En esas tertulias me ha dejado varios
legados, pidiéndome exclusividad y cuidado de dos de sus bienes más preciados:
una bandera de su amado Club Atlético Huracán que fue cocida y bordada por su
madre en principios del siglo veinte y su alianza de casamiento de un valor
emotivo destacado. Semejante gesto me dio una sensación ambigua, la de
complacencia por creerme merecedor de tamaño legado, y de pena porque este
traspaso sonaba a despedida.
Esa noche fue extraña, intermitente con
interrupciones y alucinaciones que según él en su mascullar eran signadas por
entes sin rostros que lo visitaban con cuchillas con ánimos de matar,
preguntaban por él, lo nombraban hasta el martirio.

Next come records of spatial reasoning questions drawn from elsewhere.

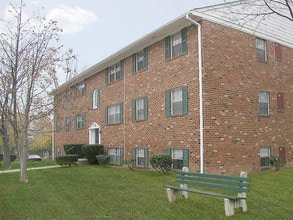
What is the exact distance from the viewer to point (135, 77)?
18000mm

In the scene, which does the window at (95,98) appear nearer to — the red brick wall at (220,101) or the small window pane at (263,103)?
the red brick wall at (220,101)

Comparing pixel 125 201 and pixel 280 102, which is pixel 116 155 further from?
pixel 125 201

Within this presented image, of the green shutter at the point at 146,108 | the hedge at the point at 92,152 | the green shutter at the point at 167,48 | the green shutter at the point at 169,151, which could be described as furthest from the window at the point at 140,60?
the hedge at the point at 92,152

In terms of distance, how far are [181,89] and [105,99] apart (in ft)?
26.7

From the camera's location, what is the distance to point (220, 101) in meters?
13.6

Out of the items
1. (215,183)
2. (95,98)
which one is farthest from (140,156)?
(215,183)

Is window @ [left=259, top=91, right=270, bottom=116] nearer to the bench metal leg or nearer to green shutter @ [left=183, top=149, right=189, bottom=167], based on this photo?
green shutter @ [left=183, top=149, right=189, bottom=167]

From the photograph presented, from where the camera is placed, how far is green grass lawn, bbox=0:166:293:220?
292 inches

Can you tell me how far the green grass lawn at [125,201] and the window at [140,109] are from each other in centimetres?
485

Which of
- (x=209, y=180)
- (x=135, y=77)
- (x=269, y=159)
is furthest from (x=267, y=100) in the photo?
(x=209, y=180)

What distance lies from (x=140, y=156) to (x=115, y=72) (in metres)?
5.83

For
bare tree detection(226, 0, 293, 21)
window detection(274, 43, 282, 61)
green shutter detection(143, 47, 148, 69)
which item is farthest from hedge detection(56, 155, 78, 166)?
bare tree detection(226, 0, 293, 21)

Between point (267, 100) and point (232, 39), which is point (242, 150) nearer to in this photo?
point (267, 100)

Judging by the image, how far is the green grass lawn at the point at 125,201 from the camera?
7.41 meters
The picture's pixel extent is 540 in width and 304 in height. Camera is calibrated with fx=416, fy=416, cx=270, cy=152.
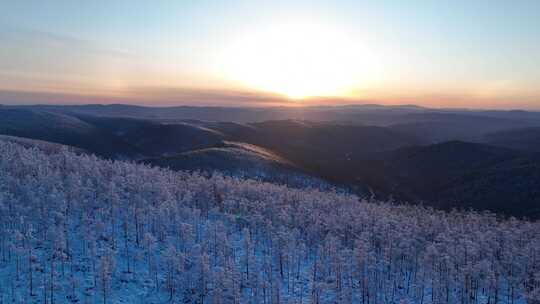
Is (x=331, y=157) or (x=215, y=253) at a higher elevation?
(x=215, y=253)

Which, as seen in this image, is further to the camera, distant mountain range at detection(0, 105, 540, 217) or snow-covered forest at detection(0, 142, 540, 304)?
distant mountain range at detection(0, 105, 540, 217)

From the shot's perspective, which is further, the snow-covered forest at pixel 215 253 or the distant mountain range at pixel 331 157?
the distant mountain range at pixel 331 157

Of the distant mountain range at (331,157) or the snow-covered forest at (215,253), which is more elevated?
the snow-covered forest at (215,253)

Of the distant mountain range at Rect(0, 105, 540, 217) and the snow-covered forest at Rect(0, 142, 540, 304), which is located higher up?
the snow-covered forest at Rect(0, 142, 540, 304)

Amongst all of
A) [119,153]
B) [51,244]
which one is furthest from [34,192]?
[119,153]

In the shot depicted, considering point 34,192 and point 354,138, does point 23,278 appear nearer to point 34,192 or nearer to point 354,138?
point 34,192

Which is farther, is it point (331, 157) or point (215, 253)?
point (331, 157)

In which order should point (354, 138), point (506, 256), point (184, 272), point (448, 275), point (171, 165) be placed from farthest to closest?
point (354, 138)
point (171, 165)
point (506, 256)
point (448, 275)
point (184, 272)

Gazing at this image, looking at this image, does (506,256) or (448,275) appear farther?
(506,256)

En este trance también se le presentaban
familiares, entre ellos su madre que lo llamaba, que lo invitaba a acompañarla
hacia algún lugar que no precisaba. Todas estas cosas vertidas con altos grados
de sufrimiento que me paralizaban con atónito frío. No sé cómo pude o que
acción lleve a cabo para que vuelva un poco a la realidad pero así fue, a
continuación solo pude atinar a ofrecerle un mate cocido a las tres de la
mañana.
Ya todos despiertos en casa, mi madre se pone
a preparar dicha infusión, solo era cuestión de minutos para que el agua llegue
su punto. El camino que separaba la cocina de mi cuarto no era lo demasiado
extenso como para calmar mi tembladeral, preocupándome por no transmitirlo a la
taza para que esta llegue a destino.
Su tazón ha arribado en la mesa de luz, su
calor que convertido en humo me hace mirar hacia arriba despegándome del piso y
observando su rostro me doy cuenta de su palidez pero no me animaría a decir
nada.
Tomándome de la mano y con solo dos palabras
resumió nuestra relación, nuestra identidad. Me dijo “te quiero” aflojando tensión y cerrando sus ojos. Luego de esas
palabras ya no había nada que hacer solo me quedaba percibir algo más, y fue
sentir que se desinfló, sentir que se le fue el alma por la boca.
Nunca lo pude llorar como se merecía, ni esa
noche ni las siguientes; pero no hay un día en que no lo recuerde, en que no
deje de escuchar sus consejos. Porque hasta en su partida me enseño cosas; me
enseño a que se puede morir de tristeza.